* PASSAGE TO READ:
------------------------------------------------

Submitting Consortium Data
AnVIL aims to host data sets of high value to the biomedical research community, serving basic research as well as clinical research. AnVIL is open to hosting additional data sets, including public access and restricted access data.
Starting the Data Submission Process
To begin the process of submitting data to AnVIL and confirm eligibility:
- Complete our AnVIL Dataset Onboarding Application for evaluation by the AnVIL Data Ingestion Committee.
- Contact the AnVIL team with any questions you have regarding data deposition. We are happy to answer questions or help determine if the AnVIL is the right place for your data.
Minimal Ingestion Information
Data submitted for hosting by the AnVIL will be consistent with data model(s) in the AnVIL system when possible. This can either be accomplished by submitting data consistent with the existing data model(s), or by working directly with the AnVIL Phenotype WG and Data Processing WG to integrate into an existing data model.
Phenotype data should be linked to a concept identifier from a standard ontology whenever possible. This can either be by submitting data linked to the ontologies existing in the AnVIL, or by working directly with the AnVIL Phenotype WG and Data Processing WG to map the phenotype data to appropriate ontologies.
In most instances, data ingestion will be the result of a collaborative effort with the Phenotype and Data Processing WGs, and will be initiated as a response to the ingestion application. The application should specify the current data model(s) and ontologies for the data to be submitted, in order to expedite review by both WGs.
Note: These requirements are the minimal information needed to ingest a dataset for formal hosting by the AnVIL. A data depositor seeking to use a Bring-Your-Own-Data model will be able to bring data with whatever phenotypic data they wish.
Phenotypic and Clinical Data
Phenotypic and clinical data should be in a format compatible with submission to the AnVIL. The following information is generally required for data submission:
A data dictionary (data model), containing the following information:
- Properties within the data model (Gender, Blood Pressure, etc.)
- Definitions for the property
- Property type (encoded, decimal, string, etc.)
- Units of measurement
- Allowable Values (0 means x, 1 means y, etc.)
- Linkages to external concept codes (where possible)
Phenotype data files, including the following broken down by node:
- the ID of the entry within that node
- the ID of the entry within a parent node. That is, the node under which this node is linked in the graph model. An additional column can be added if the node has multiple parents
- Columns for the data value for each property for that entry. Using demographics as an example, a property column may be "Gender", with each line containing a numeric value associated with the property in the data dictionary
AnVIL WGs will work with submitters to validate the format of this information, and to identify any situations in which one may supply more, or less information based on specific dataset needs.
Metadata should be in a format compatible with indexing once in AnVIL. Metadata recommendations will be provided by the AnVIL team to ensure that metadata are in an acceptable form to be incorporated into the broader AnVIL data model. Data Processing WG and Phenotype WG will work with submission requesters in an effort to ingest their data properly. Because each engagement will most likely be different, processes will be developed (and adjusted, as necessary) as we engage with the various submitters.

------------------------------------------------

* LIST OF TASKS:
1. In the AnVIL data submission guide, which group evaluates the AnVIL Dataset Onboarding Application?
2. Revise the AnVIL data submission guide from "- Definitions for" to "codes (where possible)", putting "Permitted Values" in place of "Allowable Values".

Collected data entries:
------------------------------------------------

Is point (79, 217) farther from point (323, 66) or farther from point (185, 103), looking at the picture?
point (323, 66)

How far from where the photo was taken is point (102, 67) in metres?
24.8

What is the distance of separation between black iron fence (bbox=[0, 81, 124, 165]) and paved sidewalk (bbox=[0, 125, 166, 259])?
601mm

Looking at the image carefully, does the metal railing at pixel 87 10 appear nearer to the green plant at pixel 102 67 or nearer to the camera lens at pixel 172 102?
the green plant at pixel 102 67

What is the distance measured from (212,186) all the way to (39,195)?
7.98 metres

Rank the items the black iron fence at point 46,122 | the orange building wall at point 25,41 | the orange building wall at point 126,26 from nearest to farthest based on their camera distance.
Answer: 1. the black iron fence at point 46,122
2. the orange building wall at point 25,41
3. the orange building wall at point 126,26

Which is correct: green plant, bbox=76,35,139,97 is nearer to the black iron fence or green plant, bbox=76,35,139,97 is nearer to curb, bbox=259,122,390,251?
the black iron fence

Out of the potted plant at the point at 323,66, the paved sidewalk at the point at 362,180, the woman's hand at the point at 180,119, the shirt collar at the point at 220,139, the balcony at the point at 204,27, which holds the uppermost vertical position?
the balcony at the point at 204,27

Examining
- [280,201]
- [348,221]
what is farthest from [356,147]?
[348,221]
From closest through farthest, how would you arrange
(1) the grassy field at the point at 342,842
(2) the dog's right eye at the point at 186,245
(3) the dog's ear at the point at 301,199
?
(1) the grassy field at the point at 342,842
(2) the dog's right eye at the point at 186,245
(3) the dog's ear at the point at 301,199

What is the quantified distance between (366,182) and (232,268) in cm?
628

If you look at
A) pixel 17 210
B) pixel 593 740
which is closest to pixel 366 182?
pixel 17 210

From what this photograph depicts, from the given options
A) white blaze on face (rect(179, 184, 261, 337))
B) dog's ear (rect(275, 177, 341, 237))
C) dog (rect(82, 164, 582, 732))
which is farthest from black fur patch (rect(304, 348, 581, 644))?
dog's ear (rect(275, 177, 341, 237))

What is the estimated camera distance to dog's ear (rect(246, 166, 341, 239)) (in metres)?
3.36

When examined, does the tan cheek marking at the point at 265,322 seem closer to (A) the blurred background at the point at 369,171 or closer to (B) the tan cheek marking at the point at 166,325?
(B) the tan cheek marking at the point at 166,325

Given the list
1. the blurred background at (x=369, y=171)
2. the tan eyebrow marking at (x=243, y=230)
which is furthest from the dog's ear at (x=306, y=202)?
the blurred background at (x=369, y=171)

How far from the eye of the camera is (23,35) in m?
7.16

------------------------------------------------

* LIST OF SOLUTIONS:
1. The AnVIL Data Ingestion Committee.

2.
- Definitions for the property
- Property type (encoded, decimal, string, etc.)
- Units of measurement
- Permitted Values (0 means x, 1 means y, etc.)
- Linkages to external concept codes (where possible)